O auspicioso comportamento de Ricardo II, antes mesmo da peça teatral começar, já gera desconfianças. E, a natureza de sua cumplicidade na morte de seu tio Thomas Woodstock, Duque de Gloucester, nunca é talvez, totalmente evidenciada, e, Gloucester pode ter sido provocativo e desrespeitoso.

Realmente, é possível simpatizar-se com o dilema de jovem governante prematuramente levado ao poder pela morte precoce de seu pai, o Príncipe coroado, tendo agora que enfrentar vários tios que são experimentados conselheiros.

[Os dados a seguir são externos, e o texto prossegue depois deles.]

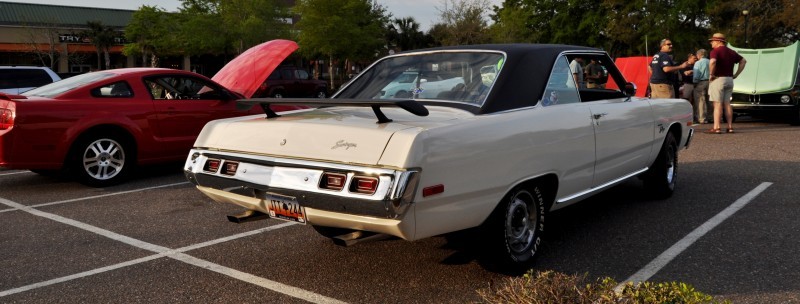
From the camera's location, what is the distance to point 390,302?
3508 millimetres

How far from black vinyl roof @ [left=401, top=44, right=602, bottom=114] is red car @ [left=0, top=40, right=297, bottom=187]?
4.65m

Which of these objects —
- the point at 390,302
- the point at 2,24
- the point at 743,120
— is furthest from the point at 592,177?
the point at 2,24

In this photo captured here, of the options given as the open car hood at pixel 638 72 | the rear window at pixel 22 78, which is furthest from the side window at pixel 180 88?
the open car hood at pixel 638 72

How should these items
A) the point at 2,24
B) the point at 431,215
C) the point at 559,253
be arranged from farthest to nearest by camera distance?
the point at 2,24 → the point at 559,253 → the point at 431,215

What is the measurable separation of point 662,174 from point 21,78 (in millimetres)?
11432

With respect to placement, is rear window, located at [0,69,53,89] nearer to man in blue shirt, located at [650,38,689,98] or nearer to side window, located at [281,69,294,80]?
man in blue shirt, located at [650,38,689,98]

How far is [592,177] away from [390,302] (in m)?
1.88

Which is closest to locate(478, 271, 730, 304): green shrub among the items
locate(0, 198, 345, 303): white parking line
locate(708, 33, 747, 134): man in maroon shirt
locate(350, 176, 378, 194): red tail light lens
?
locate(350, 176, 378, 194): red tail light lens

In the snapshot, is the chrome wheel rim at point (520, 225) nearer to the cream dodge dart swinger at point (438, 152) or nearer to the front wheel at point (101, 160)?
the cream dodge dart swinger at point (438, 152)

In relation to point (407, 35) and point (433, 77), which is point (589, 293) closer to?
point (433, 77)

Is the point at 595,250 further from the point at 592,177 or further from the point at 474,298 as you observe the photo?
the point at 474,298

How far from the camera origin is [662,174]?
599 cm

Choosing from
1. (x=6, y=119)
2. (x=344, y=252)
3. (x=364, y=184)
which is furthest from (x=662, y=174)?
(x=6, y=119)

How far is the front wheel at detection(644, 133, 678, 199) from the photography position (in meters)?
5.96
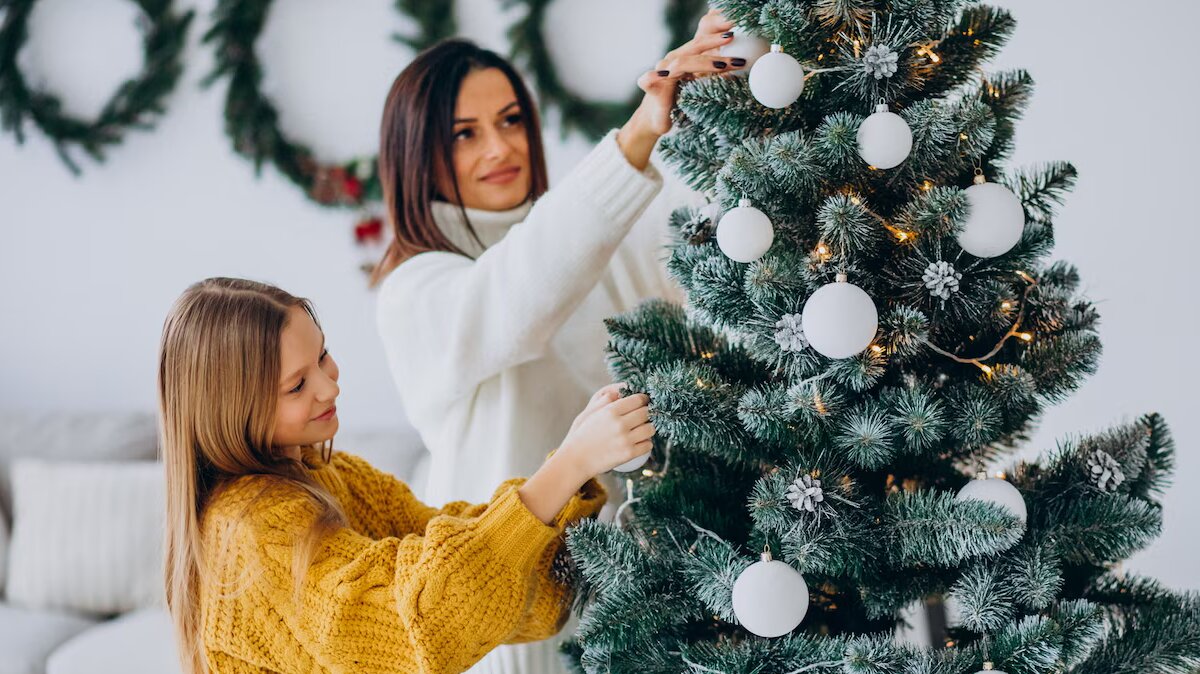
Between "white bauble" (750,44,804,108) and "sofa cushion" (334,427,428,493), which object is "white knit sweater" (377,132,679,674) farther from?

Mas, Ricardo II é inequivocamente culpado pelo assassinato aos olhos da viúva de Gloucester, enquanto o meio-irmão desta, João de Gaunt, Duque de Lancaster, assume o Rei que causou a morte de Gloucester.

Também o filho de Gaunt, Bolingbroke, crê que o Rei seja o algoz e, ele acusa Thomas Mowbray, Duque de Norfolk, em parte como meio de constranger Ricardo II, a quem ele não pode ousar acusar diretamente. O destino de Mowbray não é invejável, pois estava no comando em Calais quando Gloucester foi executado e, insinua que o Rei ordenou a execução, mesmo que Mowbray alegue que ele próprio não deu a ordem.

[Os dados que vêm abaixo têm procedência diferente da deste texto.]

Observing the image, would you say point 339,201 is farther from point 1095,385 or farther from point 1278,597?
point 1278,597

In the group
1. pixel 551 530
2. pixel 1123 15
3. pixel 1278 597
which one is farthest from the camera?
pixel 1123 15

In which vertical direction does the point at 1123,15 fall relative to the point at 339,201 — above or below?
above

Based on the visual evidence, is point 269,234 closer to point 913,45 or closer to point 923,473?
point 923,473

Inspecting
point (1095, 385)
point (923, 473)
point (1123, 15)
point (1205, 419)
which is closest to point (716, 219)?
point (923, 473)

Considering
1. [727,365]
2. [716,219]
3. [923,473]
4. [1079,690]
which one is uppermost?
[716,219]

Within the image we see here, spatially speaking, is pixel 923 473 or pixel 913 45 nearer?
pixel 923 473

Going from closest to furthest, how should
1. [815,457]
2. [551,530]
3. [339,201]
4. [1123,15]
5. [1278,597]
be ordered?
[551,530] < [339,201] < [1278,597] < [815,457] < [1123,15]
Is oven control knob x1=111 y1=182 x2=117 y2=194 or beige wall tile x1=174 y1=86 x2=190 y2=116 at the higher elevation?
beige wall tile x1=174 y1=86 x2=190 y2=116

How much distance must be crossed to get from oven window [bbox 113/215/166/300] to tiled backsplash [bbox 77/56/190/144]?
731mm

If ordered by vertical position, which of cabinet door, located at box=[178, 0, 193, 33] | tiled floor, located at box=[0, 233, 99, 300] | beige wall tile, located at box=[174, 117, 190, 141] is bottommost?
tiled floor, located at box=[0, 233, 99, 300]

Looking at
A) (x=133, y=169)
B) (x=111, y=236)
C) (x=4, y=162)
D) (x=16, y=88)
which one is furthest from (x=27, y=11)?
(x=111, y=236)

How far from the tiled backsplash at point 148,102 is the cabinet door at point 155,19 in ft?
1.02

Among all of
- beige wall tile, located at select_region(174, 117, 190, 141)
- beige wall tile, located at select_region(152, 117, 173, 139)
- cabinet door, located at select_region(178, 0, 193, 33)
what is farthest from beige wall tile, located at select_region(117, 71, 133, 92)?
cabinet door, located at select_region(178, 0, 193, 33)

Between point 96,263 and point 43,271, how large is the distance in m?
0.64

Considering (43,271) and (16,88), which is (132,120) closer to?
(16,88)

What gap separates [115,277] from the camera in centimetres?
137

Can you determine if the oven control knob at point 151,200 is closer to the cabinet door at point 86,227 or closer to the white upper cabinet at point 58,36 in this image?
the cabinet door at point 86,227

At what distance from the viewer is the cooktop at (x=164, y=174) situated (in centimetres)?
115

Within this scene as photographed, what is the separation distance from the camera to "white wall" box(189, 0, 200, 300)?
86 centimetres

Enfim, Ricardo estava feliz em banir o homem suspeito de ter sido seu agente no assassinato. Portanto, Mowbray é bode expiatório conveniente.

Em tom refinado e cerimonial a abertura da peça teatral é rompido, então, por nossa crescente consciência da violência implícita e oculta e do faccionismo, que jaz na cena. A primeira impressão de Ricardo II é de rei devotado à exposição pública de imparcialidade conciliatória.

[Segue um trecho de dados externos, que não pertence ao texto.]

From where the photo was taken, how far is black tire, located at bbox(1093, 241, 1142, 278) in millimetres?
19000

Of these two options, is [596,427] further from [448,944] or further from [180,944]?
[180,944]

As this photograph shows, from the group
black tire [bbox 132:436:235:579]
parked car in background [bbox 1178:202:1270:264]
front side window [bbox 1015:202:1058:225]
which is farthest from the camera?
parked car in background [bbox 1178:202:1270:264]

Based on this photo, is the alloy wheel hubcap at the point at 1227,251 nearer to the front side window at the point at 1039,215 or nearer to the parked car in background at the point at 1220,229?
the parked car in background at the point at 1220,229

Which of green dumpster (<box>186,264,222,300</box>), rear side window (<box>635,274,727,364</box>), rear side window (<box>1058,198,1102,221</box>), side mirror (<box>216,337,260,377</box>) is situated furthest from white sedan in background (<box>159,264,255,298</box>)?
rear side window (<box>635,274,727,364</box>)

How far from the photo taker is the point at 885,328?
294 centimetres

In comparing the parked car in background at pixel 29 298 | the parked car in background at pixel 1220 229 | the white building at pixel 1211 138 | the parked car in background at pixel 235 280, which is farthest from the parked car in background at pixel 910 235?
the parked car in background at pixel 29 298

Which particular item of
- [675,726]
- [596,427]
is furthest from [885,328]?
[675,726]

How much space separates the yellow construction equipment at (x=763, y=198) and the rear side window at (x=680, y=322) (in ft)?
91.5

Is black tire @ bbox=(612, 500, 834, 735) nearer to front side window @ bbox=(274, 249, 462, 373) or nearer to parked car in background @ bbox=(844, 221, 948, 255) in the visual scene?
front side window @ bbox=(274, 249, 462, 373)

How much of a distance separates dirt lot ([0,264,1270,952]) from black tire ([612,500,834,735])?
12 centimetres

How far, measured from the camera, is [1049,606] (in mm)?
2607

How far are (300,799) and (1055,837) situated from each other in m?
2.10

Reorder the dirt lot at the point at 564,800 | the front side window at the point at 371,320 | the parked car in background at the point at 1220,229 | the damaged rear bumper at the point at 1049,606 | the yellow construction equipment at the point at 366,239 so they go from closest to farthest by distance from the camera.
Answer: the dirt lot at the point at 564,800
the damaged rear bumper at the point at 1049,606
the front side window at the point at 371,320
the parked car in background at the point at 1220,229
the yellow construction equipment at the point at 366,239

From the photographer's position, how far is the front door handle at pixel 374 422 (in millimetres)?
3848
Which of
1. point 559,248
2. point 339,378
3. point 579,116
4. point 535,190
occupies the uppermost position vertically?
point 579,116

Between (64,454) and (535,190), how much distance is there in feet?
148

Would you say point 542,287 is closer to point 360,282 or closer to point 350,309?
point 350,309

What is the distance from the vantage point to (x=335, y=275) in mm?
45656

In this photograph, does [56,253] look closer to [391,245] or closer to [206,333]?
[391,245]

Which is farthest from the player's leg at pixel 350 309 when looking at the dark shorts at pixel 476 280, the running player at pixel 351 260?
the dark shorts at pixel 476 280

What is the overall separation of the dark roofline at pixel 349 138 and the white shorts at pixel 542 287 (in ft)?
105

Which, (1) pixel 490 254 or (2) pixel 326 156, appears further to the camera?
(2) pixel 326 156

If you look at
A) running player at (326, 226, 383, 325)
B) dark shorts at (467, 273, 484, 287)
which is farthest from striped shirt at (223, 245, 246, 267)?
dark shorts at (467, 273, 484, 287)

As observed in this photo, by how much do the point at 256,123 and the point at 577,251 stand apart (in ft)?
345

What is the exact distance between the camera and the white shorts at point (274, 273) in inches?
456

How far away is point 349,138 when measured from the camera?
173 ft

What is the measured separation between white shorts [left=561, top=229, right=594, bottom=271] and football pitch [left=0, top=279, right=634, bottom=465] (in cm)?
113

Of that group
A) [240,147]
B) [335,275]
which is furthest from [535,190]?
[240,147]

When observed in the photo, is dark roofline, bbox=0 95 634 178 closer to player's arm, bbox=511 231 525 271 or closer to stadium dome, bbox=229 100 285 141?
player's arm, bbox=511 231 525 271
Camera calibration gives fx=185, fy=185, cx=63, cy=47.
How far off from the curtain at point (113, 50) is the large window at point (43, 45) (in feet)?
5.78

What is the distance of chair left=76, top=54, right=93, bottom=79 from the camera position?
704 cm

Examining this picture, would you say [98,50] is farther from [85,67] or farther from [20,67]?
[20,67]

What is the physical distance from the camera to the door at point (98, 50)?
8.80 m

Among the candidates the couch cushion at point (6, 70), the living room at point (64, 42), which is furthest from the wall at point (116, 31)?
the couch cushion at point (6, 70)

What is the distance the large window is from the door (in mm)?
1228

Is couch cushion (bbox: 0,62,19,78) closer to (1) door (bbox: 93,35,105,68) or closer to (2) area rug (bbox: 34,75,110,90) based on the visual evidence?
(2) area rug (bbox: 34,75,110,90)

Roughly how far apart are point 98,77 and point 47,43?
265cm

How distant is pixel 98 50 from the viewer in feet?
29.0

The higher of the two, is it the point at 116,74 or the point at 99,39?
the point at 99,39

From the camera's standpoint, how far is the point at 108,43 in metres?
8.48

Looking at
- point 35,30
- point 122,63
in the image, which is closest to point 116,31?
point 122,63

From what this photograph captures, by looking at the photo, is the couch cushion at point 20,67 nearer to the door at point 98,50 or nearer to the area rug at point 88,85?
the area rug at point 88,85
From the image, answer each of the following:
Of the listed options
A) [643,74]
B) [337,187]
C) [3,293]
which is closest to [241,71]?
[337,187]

Esse julgamento traz um oceano de repetições cerimoniais e rituais. E, os combatentes estão devidamente juramentados à justiça de suas causas e, Deus decidirá a disputa ao conceder à vitória ao campeão que informar a verdade.

Ricardo II, assume, como oficial, o papel do deputado ungido de Deus na Terra. Porém, torna-se crasso, em certo momento, que Ricardo é grande perpetrador de injustiça, ao invés de ser um juiz imparcial, que Bolingbroke está em busca de finalidades mais nobres do que ele reconhece para si mesmo e que a recusa de Ricardo II em permitir que o julgamento por combate acontece e o banimento dos dois competidores são formas desesperadas de ocultar um problema com qual não sabe lidar diretamente. Seus tios, relutantemente, consentem no banimento, somente porque eles, também, veem que a desafetação alcançou dimensões preocupantes.

A motivação de Bolingbroke nessas cenas de abertura, é ainda, mais obscura do que a de Ricardo II. Pois, ab initio, Bolingbroke é a de fraqueza, indignação moral e zelo patriótico. De fato, nunca realmente questionamos a sinceridade ao ser banido.

Porém, somos incitados a questionar, qual é a essencial causa da inimizade entre Bolingbroke e Ricardo II? Se Mowbray é apenas pretexto, a morte de Gloucester não é, também, uma desculpa para construir uma aliança ampla contra o próprio Rei, é significativa e profética.

Assim, Bolingbroke diz que Ricardo, age Como se a Inglaterra fosse, em uma reversão dele. E ele o próximo degrau da esperança de nossos súditos. Tal apreciação desfavorável poderia ser atribuída à maliciosa inveja da parte de Ricardo II, se não fosse provada pelos subsequentes eventos como inteiramente precisa.

Realmente, Ricardo é, sem dúvida, o mais presciente dos dois competidores ao trono inglês. De fato, é ele que percebe de antemão que o conflito entre os personagens é irreconciliável.

Desta forma, bane Bolingbroke como seu principal rival e, não mais questiona os motivos que trarão Bolingbroke quais os motivos que trarão Bolingbroke de volta à casa novamente. Entrementes, Bolingbroke recusa qualquer outro motivo para seu retorno do que o amor pelo país e o ódio da injustiça.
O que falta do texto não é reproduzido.